- **WRITTEN INSTRUCTION**
Please copy all of the data below word for word, keeping every line as it appears.

(Records of spatial reasoning questions)
***

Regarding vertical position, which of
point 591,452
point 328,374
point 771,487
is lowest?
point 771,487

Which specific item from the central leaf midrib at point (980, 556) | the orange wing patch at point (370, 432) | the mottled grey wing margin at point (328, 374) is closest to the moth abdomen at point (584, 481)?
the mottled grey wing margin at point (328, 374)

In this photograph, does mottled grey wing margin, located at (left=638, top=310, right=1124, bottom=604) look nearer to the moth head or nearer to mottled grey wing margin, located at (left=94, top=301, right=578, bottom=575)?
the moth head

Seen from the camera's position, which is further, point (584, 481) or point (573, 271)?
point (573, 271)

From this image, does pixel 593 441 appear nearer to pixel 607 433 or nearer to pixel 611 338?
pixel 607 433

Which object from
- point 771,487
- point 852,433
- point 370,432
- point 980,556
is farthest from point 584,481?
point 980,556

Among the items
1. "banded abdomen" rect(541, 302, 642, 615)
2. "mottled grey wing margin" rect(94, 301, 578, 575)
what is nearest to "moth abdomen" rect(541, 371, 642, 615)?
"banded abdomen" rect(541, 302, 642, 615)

***

- **SOLVED EXERCISE**
Regarding vertical position, which of
point 591,452
point 328,374
point 771,487
is lowest?
point 771,487

Which specific item from the central leaf midrib at point (980, 556) | the orange wing patch at point (370, 432) | the mottled grey wing margin at point (328, 374) is closest to the moth abdomen at point (584, 481)?
the mottled grey wing margin at point (328, 374)

In this photograph, does mottled grey wing margin, located at (left=638, top=310, right=1124, bottom=604) look nearer to the moth head or nearer to mottled grey wing margin, located at (left=94, top=301, right=578, bottom=575)?
the moth head

Seen from the camera's position, which is further, point (584, 481) or point (573, 271)?
point (573, 271)

From this image, does pixel 593 441 appear nearer to pixel 607 433 or nearer to pixel 611 338?
pixel 607 433

Which object from
- point 771,487
- point 852,433
- point 370,432
- point 980,556
is farthest from point 584,481?
point 980,556

Among the items
1. "banded abdomen" rect(541, 302, 642, 615)
2. "mottled grey wing margin" rect(94, 301, 578, 575)
what is nearest to "moth abdomen" rect(541, 371, 642, 615)?
"banded abdomen" rect(541, 302, 642, 615)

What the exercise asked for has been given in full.